The world's opinions
The following are editorial opinions from newspapers from around the world which may be of interest to Royal Gazette readers.
Rochester (N.Y.) Democrat and Chronicle,– on Mukasey and waterboarding:
If the Bush administration harbours any hope that Attorney General Michael Mukasey will restore the good name of a Justice Department reeling from the tenure of Alberto Gonzales, it had better help him on the question of torture and permissible interrogation.
Right now, following withering examination this week by Democratic senators on the Judiciary Committee, Mukasey looks as confused and compromised on the issue of torture as Gonzales was.
He should have a clear directive from the president to condemn torture, to declare that waterboarding is not and will not be used in the questioning of detainees and prisoners, and in general to uphold the standards of humane interrogation.
It's apparent from his remarks that Mukasey abhors waterboarding and, as an individual, considers it out of bounds.
But it's also apparent that the White House is holding him back, requiring him to keep the military's options open. ...
Mukasey, like his predecessor, will continue to look like the micromanaged tool of the political White House until he takes a hard and unequivocal stand on torture and the treatment of prisoners. ...
The Denver Post,–on challenges for Bush's successor:
... It has been widely reported that the Bush administration has been negotiating a long-term pact with Iraqi Prime Minister Nouri al-Maliki that maps how the US would be involved in Iraq, including keeping its government safe from internal and external threats.

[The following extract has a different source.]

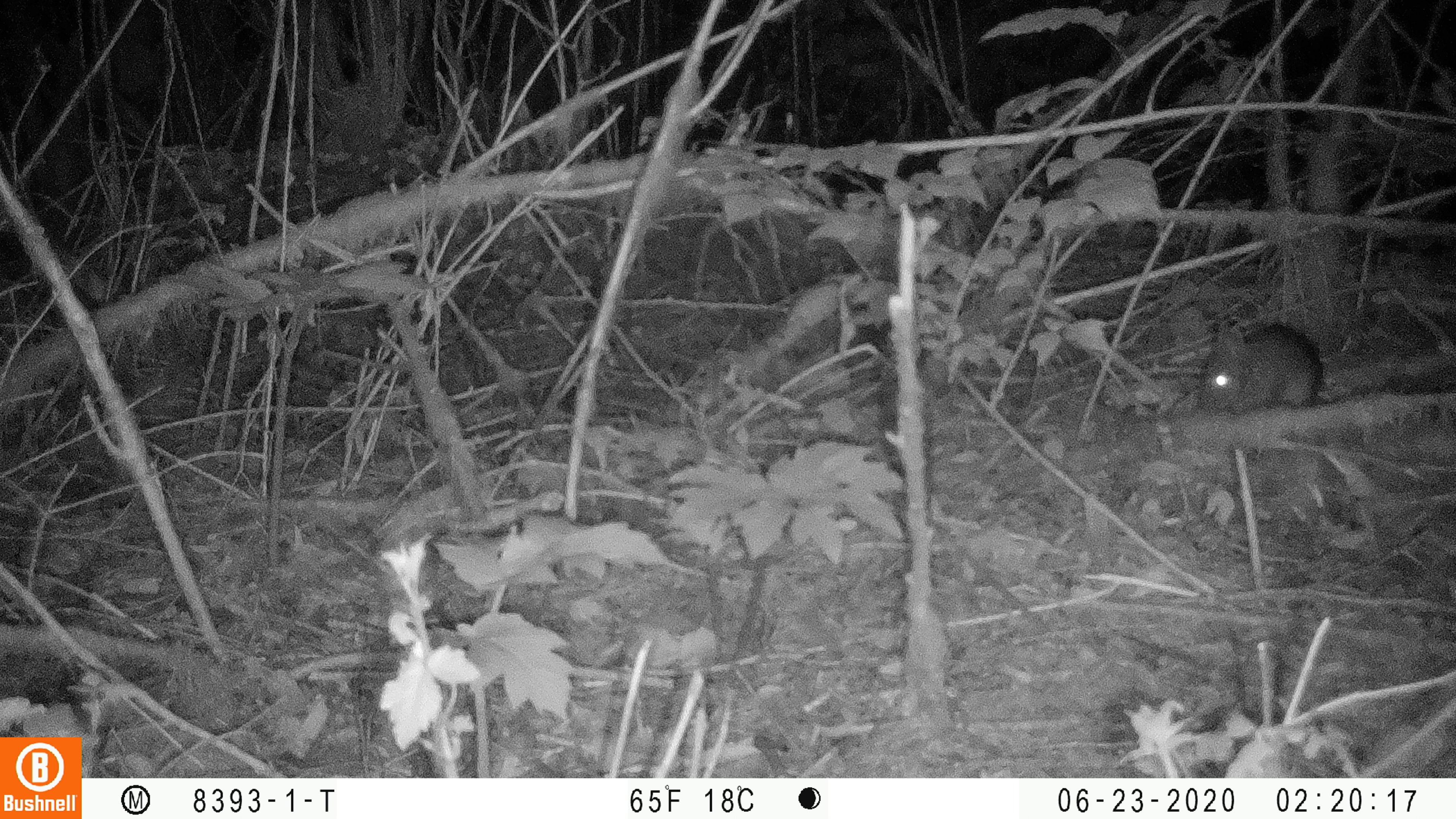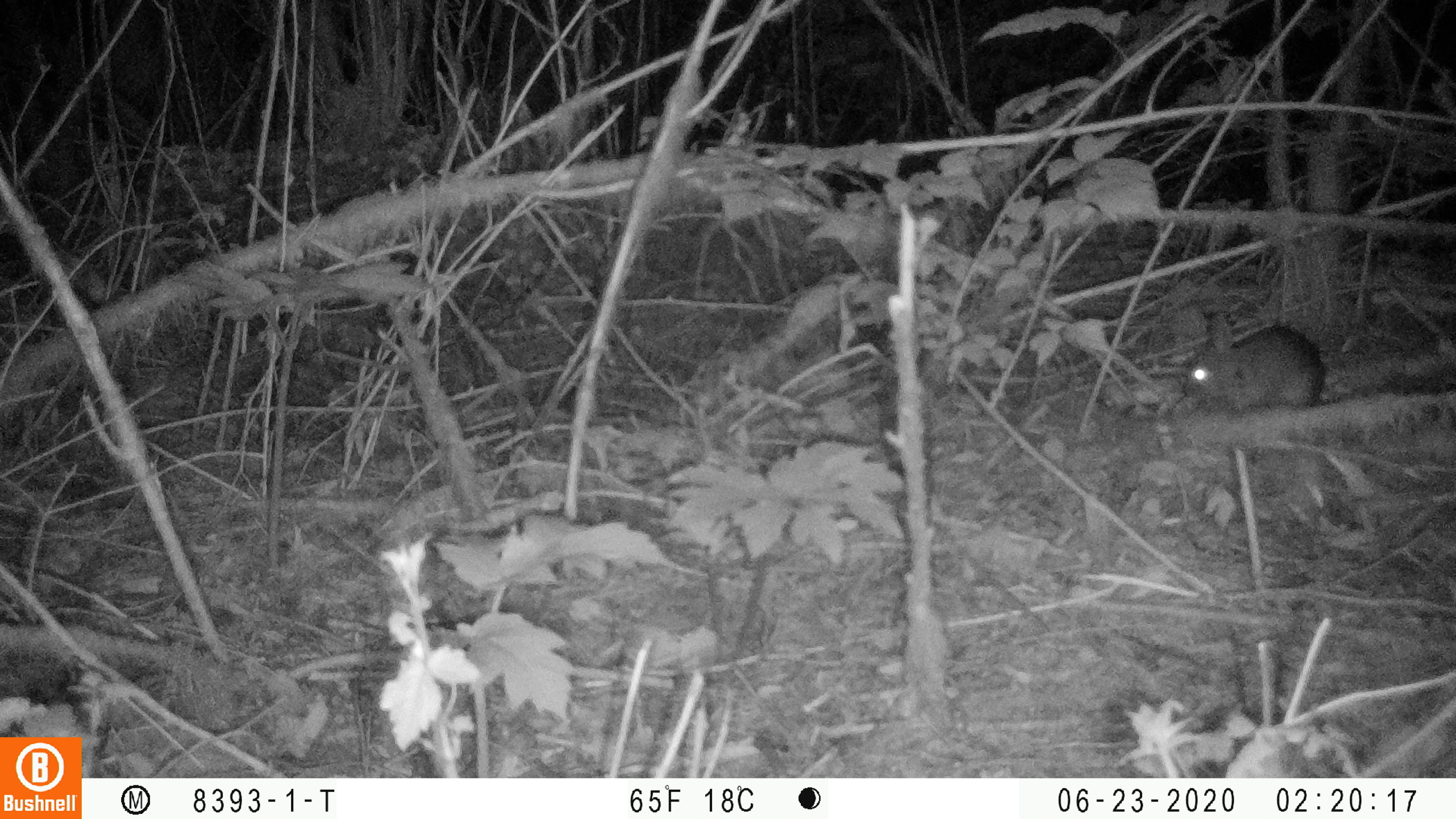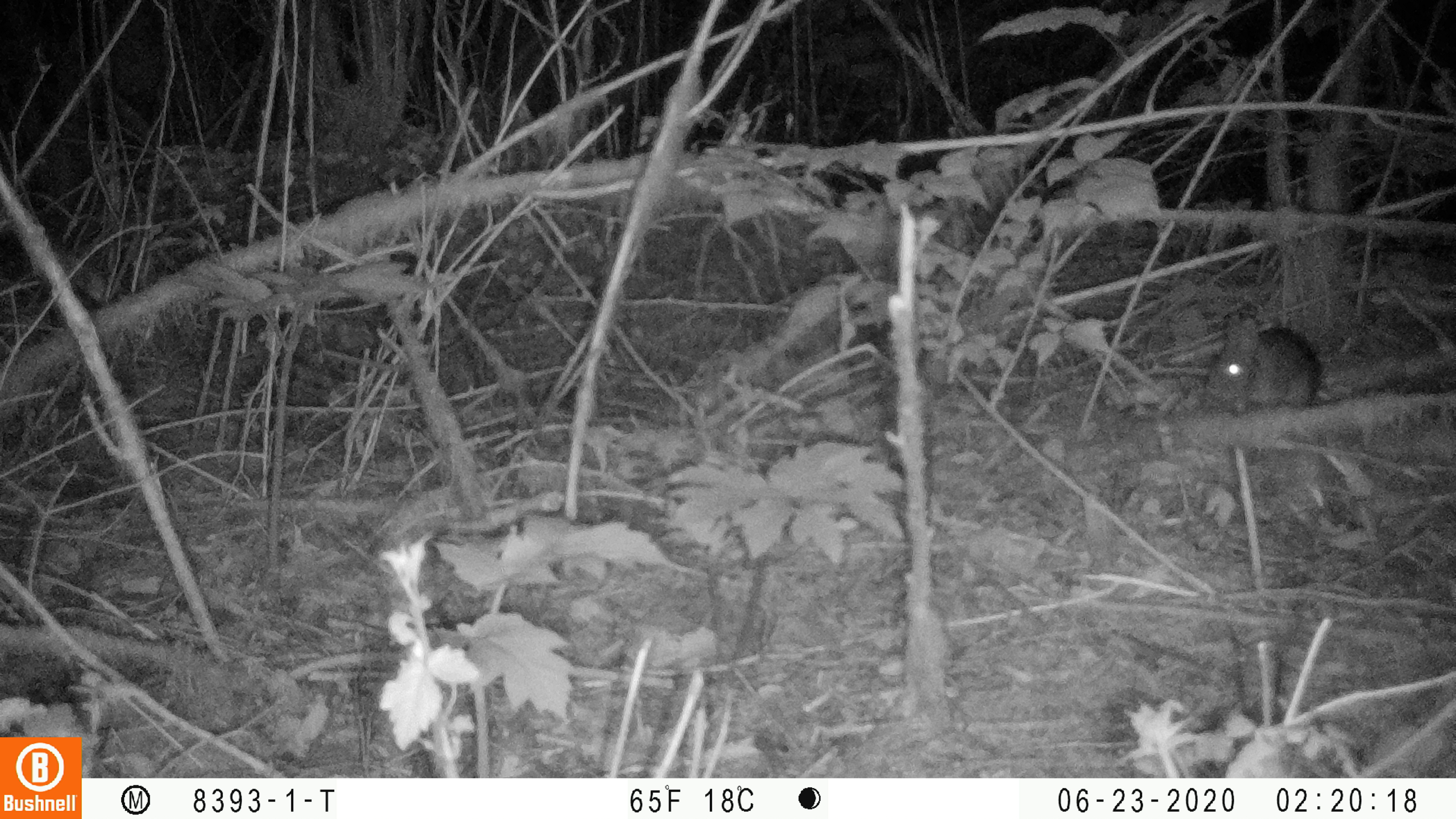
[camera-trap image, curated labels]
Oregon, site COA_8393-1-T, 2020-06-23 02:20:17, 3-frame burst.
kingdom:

Some in Congress and academia believe this meets the textbook definition of a treaty, and if it were one, Congress would have to approve such a pact.
The Bush administration has been forceful in its opinion that the agreement it is forging with Iraq is not a treaty, and therefore does not need to go to Congress.
Whether it technically is a treaty is an important issue, but not the only one. Bush has had nearly five years in pursuing his policies in Iraq. It has been a disaster. It's time he stops creating messes that the next president, and ultimately the American people, will be responsible for cleaning up.
Beyond that injustice there also is the president's continuing abuse of presidential signing statements. President Bush has used them prolifically to say he doesn't intend to comply with certain sections of bills that he believed to be unconstitutional.
The president justifies his actions by saying Congress cannot pass laws that infringe on the powers the Constitution gives to the executive branch. The trouble is, this administration has a rather expansive interpretation of executive power. ... The last thing this country needs is for the decisions of this administration to become an even heavier millstone around the neck of the next president.